Oman Sunday 13/June/2021 11:31 AM
By: Times News Service
MoCIIP to facilitate company records merging and liquidation
File photo

Muscat: With an aim to support companies to correct their legal status, the Ministry of Commerce, Industry and Investment Promotion (MoCIIP), will provide a package of facilities for all legal forms of commercial companies, which are interesting in liquidating  their commercial records for a year or merging for a period of 6 months starting on next Tuesday 15th June.

According to the ministry, the liquidation request can be submitted electronically through the “Invest Easy” electronic portal or through Sanad Service Centers to attach the required documents, which include the form of the announcement of the commencement of the liquidation procedures which shall be approved by the liquidator and a copy of the approved company’s partners meeting minutes.

The ministry said: "The new facilitations aim at supporting the concerned companies to correct their legal status, encouraging owners of multiple commercial records to liquidate or merge their businesses, enhancing the government’s efforts to combat the phenomenon of hidden trade, improving the business environment, maintaining the market  competitiveness, supporting small and medium enterprises development plans, and facilitating entrepreneurs to cancel old inactive commercial  registries through a package of facilities and  fees exemptions."

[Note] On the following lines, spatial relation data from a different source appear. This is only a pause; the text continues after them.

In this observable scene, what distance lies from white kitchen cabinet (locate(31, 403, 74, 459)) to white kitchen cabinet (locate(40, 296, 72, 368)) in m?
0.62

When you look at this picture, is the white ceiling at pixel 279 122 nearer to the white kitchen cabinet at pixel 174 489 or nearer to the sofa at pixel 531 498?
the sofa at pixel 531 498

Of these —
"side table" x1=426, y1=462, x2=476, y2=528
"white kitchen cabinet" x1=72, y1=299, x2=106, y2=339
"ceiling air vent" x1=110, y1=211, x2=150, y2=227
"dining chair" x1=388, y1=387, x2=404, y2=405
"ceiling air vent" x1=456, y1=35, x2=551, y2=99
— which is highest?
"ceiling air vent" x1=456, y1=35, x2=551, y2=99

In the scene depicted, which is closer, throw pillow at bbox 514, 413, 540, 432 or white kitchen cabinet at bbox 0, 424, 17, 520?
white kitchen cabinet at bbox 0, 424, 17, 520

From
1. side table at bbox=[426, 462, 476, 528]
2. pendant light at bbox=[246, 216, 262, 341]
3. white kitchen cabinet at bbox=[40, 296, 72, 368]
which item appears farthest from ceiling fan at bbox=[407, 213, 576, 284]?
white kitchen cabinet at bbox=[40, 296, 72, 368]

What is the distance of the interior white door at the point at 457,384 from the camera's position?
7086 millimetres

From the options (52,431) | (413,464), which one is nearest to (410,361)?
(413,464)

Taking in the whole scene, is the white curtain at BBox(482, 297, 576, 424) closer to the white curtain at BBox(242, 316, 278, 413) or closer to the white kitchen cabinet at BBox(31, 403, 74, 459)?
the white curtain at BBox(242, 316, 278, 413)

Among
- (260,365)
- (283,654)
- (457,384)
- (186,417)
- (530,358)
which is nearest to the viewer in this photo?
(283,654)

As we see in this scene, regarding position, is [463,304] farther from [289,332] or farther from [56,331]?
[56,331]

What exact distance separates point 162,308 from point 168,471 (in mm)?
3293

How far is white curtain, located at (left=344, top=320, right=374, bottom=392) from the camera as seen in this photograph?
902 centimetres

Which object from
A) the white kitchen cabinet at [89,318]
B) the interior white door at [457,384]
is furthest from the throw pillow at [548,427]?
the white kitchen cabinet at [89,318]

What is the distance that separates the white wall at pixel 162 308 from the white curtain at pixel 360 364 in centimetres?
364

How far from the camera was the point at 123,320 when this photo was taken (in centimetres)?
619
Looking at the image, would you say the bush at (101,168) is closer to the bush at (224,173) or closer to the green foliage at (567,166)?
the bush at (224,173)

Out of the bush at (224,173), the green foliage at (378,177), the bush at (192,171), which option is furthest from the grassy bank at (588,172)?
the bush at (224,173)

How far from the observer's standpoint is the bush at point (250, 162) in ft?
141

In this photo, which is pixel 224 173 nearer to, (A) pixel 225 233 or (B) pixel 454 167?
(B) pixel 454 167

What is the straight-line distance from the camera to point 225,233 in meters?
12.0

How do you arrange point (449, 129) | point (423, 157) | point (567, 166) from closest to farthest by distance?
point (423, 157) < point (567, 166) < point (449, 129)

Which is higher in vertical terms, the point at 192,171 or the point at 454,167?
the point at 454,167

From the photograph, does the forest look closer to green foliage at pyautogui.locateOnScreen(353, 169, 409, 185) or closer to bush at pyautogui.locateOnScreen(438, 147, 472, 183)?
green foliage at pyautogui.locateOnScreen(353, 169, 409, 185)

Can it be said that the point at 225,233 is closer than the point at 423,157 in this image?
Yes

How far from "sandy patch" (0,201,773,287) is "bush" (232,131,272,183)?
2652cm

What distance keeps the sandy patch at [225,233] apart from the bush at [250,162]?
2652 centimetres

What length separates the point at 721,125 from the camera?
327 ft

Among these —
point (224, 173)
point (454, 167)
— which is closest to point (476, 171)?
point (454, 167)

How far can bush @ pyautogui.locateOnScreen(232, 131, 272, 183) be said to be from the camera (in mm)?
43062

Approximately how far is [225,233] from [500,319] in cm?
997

MoCIIP stressed  that the hidden trade  phenomenon  always  leads to negative economic and social consequences, such as its contribution to  reduce the  inefficiency of  proposing general and micro economic policies, creating disruption  for the  labour market and for the Omanisation policies , as well as causing the emergence of an unfair competitive environment that affects the performance of  small and medium-sized enterprises .

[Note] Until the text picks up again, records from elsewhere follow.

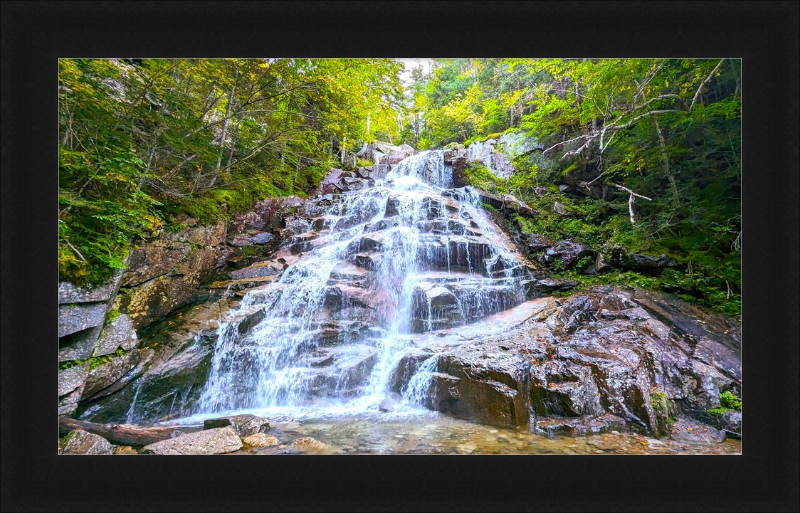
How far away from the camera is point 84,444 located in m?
2.27

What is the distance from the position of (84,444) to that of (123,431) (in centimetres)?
39

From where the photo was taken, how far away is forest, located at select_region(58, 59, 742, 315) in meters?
2.74

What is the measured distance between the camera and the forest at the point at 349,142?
2736mm

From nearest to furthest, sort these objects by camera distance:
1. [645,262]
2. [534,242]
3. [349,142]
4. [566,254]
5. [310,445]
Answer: [310,445] → [645,262] → [566,254] → [349,142] → [534,242]

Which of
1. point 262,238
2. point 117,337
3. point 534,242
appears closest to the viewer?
point 117,337

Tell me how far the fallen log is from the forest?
4.42 feet

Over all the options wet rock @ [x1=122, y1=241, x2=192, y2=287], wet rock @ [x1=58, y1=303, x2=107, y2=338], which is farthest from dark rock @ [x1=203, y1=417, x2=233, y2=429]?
wet rock @ [x1=122, y1=241, x2=192, y2=287]

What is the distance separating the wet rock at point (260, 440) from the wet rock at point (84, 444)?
3.38 feet

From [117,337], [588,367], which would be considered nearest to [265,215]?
[117,337]

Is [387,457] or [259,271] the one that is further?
[259,271]

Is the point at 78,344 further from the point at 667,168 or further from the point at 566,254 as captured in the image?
the point at 667,168

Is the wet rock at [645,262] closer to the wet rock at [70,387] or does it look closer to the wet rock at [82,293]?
the wet rock at [82,293]

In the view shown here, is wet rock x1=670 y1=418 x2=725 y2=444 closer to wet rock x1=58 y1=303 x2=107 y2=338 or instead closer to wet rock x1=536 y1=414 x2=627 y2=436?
wet rock x1=536 y1=414 x2=627 y2=436
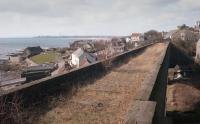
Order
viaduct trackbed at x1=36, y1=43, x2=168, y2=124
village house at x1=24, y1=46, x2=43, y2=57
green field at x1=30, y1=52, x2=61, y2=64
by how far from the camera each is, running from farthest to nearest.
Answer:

MoCIIP pointed out that the number of new commercial records during the period of  January 1 to June 10, 2021, reached 8447 registries.

MoCIIP clarified: "The new facilities for companies interested in liquidating their commercial registries, include allowing to the company’s liquidator to be one of the partners and authorised signatories or whoever the company deems appropriate, defining only OMR 50 as liquidation fees covering all the required liquidation procedures, and offering an exemption from all government fines resulting from the liquidation of commercial companies."

MoCIIP stated, in accordance with Commercial Companies Law issued by Royal Decree No. 18/2019, the interested company can submit its request for the completion of the liquidation procedures after 6 months from the date of publishing the announcement in the official gazette which is considered as an objection grace period.

The liquidation request must be attached with the liquidator's approval, and the liquidator’s report, which shall be approved by the company’ partners, along with the announcement of the end of the liquidation procedures, with a copy of the approved cancellation of commercial registration by the Ministry of Labour and the Royal Oman Police, in addition to a copy of the tax clearance from the tax authority.

As for the merging procedures for the commercial registries which will be exempted from government fees and fines, the merging request can be submitted electronically through the “Invest Easy” electronic portal or through Sanad Service Centers.

In accordance with the Commercial Companies Law issued by Royal Decree No. 18/2019, the applicant for company’s merging approval, shall wait for 30 days ,which is considered as an objection grace period then the request will be  approved.

MoCIIP also pointed out that , among the facilities in transferring the ownership of the commercial registry from one owner to another and the transferring the residency of  the expatriate workers to the new registry’s holder  or partner, only  OMR 200 to be paid  per  the commercial registry regardless of the number of  workers , compared to OMR 316 previously.